Ant. I must with haste from hence.

Eno. Why, then, we kill all our women: We see how mortal an unkindness is to them; if they suffer our departure, death's the word.

Ant. I must be gone.

Eno. Under a compelling occasion, let women die : It were pity to cast them away for nothing; though, between them and a great cause, they should be esteemed nothing. Cleopatra, catching but the least noise of this, dies instantly; I have seen her die twenty times upon far poorer moment :9 I do think, there is mettle in death, which commits some loving act upon her, she hath such a celerity in dying.

Ant. She is cunning past man's thought.

Eno. Alack, sir, no; her passions are made of nothing but the finest part of pure love: We cannot call her winds and waters, sighs and tears; they are greater storms and tempests than almanacks can report: this cannot be cunning in her; if it be, she makes a shower of rain as well as Jove.

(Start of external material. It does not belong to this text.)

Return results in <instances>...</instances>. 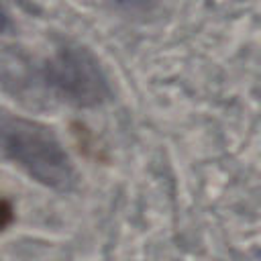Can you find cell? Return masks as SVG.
<instances>
[{"mask_svg": "<svg viewBox=\"0 0 261 261\" xmlns=\"http://www.w3.org/2000/svg\"><path fill=\"white\" fill-rule=\"evenodd\" d=\"M0 157L47 188L65 190L73 181V165L57 135L37 120L4 110H0Z\"/></svg>", "mask_w": 261, "mask_h": 261, "instance_id": "obj_1", "label": "cell"}, {"mask_svg": "<svg viewBox=\"0 0 261 261\" xmlns=\"http://www.w3.org/2000/svg\"><path fill=\"white\" fill-rule=\"evenodd\" d=\"M12 216H14V212H12V204H10L6 198L0 196V230H4V228L12 222Z\"/></svg>", "mask_w": 261, "mask_h": 261, "instance_id": "obj_3", "label": "cell"}, {"mask_svg": "<svg viewBox=\"0 0 261 261\" xmlns=\"http://www.w3.org/2000/svg\"><path fill=\"white\" fill-rule=\"evenodd\" d=\"M6 27H8V16H6V12L0 8V33H4Z\"/></svg>", "mask_w": 261, "mask_h": 261, "instance_id": "obj_4", "label": "cell"}, {"mask_svg": "<svg viewBox=\"0 0 261 261\" xmlns=\"http://www.w3.org/2000/svg\"><path fill=\"white\" fill-rule=\"evenodd\" d=\"M47 86L71 106L92 108L110 96L108 80L98 59L84 47L57 49L43 69Z\"/></svg>", "mask_w": 261, "mask_h": 261, "instance_id": "obj_2", "label": "cell"}]
</instances>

Ant. 'Would I had never seen her!

Eno. O, sir, you had then left unseen a wonderful piece of work; which not to have been blessed withal, would have discredited your travel.

Ant. Fulvia is dead.

Eno. Sir?

Ant. Fulvia is dead.

Eno. Fulvia ?

Ant. Dead.

Eno. Why, sir, give the gods a thankful sacrifice. When it pleaseth their deities to take the wife of a man from him, it shows to man the tailors of the earth ;' comforting therein, that when old robes are worn out, there are members to make new. If there were no more women but Fulvia, then had you indeed a cut, and the case to be lamented: this grief is crowned with consolation; your old smock brings forth a new petticoat :and, indeed, the tears live in an onion, that should water this sorrow.

Ant. The business she hath broached in the state, Cannot endure my absence.

[9] For less reason; upon meaner motives.


[The meaning is this: As the gods have been pleased to take away your wife Fulvia, so they have provided you with a new one in Cleopatra'; in like manner as the tailors of the earth,when your old garments are worn out, accommodate you with new ones.' ANON.